Karis didn’t take too kindly to getting down. She was crippled by fear as she clutched onto the plastic bubble located 25 feet above the ground. She started crying, “Daddy! Daddy! I’m scared! I’m stuck!”
That is when I sent my son.
Even though Karis had got herself into the situation, she couldn’t get her self out. She needed help. Luckily, my son was more than willing to go.
I was so proud of him as he spoke to her with love and compassion reassuring her it was going to be okay and that she just needed to trust him.
“I won’t let you fall. You just have to trust me, Karis. I can help you down.”
10 MINUTES! If I were Zeke, I would have lost my poop by that point. He stood there continually reassuring her that it was going to be okay–over and over again saying, “You just need to trust me.”
As I stood there, my frustration over this predicament began to dissipate. I was starting to feel my emotions well up as the Holy Spirit reminded me of how when I was stuck, in the consequences of my own wrong decision, my heavenly Father sent his son, Jesus.
“For God so loved the world that he gave his one and only Son…”
Even more moving, the fact that God didn’t chastise me from afar.
“For God did not send his Son into the world to condemn the world, but to save the world through him.”

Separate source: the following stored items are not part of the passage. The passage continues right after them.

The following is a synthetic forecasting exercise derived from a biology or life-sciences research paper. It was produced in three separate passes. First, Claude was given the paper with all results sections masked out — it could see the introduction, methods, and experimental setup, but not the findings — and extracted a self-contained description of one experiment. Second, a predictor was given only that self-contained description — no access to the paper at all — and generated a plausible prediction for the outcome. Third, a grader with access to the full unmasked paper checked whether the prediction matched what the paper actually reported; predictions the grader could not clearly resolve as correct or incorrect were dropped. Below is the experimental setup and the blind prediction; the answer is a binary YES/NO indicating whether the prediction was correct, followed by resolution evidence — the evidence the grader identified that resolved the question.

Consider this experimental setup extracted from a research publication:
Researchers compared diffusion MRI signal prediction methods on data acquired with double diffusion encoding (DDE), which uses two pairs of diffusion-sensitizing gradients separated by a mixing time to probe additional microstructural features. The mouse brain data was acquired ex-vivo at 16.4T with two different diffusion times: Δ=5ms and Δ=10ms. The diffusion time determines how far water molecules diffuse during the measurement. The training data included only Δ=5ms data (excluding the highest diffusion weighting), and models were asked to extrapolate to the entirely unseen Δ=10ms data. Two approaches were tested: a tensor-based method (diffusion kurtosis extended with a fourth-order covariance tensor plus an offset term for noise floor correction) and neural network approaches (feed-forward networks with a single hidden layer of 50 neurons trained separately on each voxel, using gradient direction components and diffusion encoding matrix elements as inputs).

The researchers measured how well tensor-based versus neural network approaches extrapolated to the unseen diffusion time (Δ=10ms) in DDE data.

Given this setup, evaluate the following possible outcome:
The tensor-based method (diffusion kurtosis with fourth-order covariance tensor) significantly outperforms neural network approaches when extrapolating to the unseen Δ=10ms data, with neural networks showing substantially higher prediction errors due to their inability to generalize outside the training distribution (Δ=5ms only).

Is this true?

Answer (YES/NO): NO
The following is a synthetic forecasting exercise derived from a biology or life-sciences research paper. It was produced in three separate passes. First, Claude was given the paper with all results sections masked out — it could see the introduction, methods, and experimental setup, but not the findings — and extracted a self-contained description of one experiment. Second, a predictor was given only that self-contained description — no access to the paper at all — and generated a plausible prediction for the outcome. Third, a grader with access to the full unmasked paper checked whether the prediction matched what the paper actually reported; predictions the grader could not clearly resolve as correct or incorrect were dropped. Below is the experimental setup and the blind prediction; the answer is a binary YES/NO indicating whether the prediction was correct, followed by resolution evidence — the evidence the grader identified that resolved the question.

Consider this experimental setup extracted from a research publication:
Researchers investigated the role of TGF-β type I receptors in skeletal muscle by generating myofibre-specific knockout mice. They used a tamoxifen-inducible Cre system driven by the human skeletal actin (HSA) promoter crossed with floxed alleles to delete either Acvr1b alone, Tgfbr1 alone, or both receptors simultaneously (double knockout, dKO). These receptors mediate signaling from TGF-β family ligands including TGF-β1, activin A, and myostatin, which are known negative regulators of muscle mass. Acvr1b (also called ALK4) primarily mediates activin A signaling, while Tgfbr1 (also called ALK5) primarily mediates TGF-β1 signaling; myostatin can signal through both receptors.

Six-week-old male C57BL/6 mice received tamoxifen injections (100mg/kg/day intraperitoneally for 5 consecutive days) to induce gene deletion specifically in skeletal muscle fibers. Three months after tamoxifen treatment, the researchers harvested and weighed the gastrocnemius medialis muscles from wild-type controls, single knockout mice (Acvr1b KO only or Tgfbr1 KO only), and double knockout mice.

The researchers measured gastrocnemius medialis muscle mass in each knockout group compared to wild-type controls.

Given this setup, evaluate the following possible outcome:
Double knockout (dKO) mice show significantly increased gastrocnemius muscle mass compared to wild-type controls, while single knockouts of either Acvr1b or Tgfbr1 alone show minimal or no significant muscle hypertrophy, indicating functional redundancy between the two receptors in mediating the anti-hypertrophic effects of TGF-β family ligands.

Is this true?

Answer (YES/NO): YES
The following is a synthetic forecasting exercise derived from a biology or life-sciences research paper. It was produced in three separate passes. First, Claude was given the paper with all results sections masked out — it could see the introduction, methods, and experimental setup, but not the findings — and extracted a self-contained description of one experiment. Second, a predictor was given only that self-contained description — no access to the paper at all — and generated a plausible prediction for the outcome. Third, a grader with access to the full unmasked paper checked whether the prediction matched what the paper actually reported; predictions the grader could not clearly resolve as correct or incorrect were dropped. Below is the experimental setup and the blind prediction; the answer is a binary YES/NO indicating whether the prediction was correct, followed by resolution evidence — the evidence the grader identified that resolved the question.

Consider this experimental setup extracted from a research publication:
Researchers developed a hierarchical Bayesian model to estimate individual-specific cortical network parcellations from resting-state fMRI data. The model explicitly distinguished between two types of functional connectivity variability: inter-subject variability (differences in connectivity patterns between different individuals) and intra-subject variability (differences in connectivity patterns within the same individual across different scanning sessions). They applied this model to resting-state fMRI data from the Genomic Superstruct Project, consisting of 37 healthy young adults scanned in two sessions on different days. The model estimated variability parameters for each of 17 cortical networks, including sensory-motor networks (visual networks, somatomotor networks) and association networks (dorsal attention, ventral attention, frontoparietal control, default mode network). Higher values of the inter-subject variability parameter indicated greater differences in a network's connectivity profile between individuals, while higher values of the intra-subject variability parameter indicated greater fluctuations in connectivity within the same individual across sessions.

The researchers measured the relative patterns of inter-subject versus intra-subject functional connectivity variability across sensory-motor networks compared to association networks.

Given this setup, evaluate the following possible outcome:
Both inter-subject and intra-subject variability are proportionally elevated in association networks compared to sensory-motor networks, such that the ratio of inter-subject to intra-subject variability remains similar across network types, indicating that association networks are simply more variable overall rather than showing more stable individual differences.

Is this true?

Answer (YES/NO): NO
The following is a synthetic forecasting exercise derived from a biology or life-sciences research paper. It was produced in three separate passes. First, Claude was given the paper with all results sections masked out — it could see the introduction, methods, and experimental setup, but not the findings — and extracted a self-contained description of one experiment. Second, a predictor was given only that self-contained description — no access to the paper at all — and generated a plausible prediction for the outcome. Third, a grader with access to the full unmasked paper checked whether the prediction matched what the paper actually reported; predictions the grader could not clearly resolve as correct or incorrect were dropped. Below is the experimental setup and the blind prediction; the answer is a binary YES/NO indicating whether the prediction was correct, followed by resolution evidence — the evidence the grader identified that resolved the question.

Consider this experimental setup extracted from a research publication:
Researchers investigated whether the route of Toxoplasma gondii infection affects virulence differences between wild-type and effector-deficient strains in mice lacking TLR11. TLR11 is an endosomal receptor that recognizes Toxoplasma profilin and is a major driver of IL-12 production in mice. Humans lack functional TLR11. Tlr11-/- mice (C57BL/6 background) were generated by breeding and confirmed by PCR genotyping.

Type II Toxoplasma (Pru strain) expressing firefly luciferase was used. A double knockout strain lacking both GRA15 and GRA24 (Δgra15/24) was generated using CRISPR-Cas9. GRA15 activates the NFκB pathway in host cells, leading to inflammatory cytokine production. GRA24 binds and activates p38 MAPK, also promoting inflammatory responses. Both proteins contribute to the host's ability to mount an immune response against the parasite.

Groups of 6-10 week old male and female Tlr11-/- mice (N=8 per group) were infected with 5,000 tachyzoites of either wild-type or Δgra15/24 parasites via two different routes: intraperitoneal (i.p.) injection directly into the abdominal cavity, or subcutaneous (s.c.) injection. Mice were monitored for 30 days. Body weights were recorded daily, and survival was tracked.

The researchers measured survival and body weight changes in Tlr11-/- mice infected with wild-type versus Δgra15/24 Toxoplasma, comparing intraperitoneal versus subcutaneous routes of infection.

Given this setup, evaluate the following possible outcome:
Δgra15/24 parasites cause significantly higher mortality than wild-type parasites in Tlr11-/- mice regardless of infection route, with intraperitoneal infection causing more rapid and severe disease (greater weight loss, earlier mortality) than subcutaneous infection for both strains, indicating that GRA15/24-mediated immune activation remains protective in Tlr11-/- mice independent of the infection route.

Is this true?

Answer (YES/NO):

Zeke eventually convinced Karis to trust him, and they made their way down, but I think of how different it would have gone if instead of love, patience, kindness, compassion; he spoke vitreal, wrath, judgement, fear — knowing my daughter, probably not well. Luckily for her, Zeke was there (Ezekiel means, God will strengthen) to be her strength when she had none. He was willing to give her what she needed, how she needed it at that moment, grace through love (Karis is our take on Charis, which means grace).
Harold Fickett Jr. writes, “My favourite definition is, ‘Grace is God thinking in terms of what a man needs, rather than in terms of what he deserves.'”
It reminds me of that popular song by Hillsong United,
and you came to my rescue…”
As Psalm 40 says and U2 echoes,
“He inclined and heard my cry
He brought me up out of the pit
Out of the mire and clay.”
Maybe you feel stuck. Call out to God. His son, Jesus, is waiting with grace-filled arms to help you. He doesn’t stand there with a pointed finger. He isn’t a master rubbing your nose in your dirt. Jesus comes with no condemnation, but in hope and hope secure. It is a hope that will never ever fails. I love how the King James Version put Romans 5:5, “And hope maketh not ashamed; because the love of God is shed abroad in our hearts by the Holy Ghost which is given unto us.”
Though we may be stuck God sent his son to bring hope. It’s a hope that doesn’t carry shame but one of freedom. It’s a hope that comes into our hearts and can consume even the darkest corners but we have to be willing to let it. Not shame, but hope. Not condemnation, but compassion. Not wrath, but love.
I am thankful that while in a McDonald’s playground, the Holy Spirit reminded me that the Father sent his son, just as I sent my son.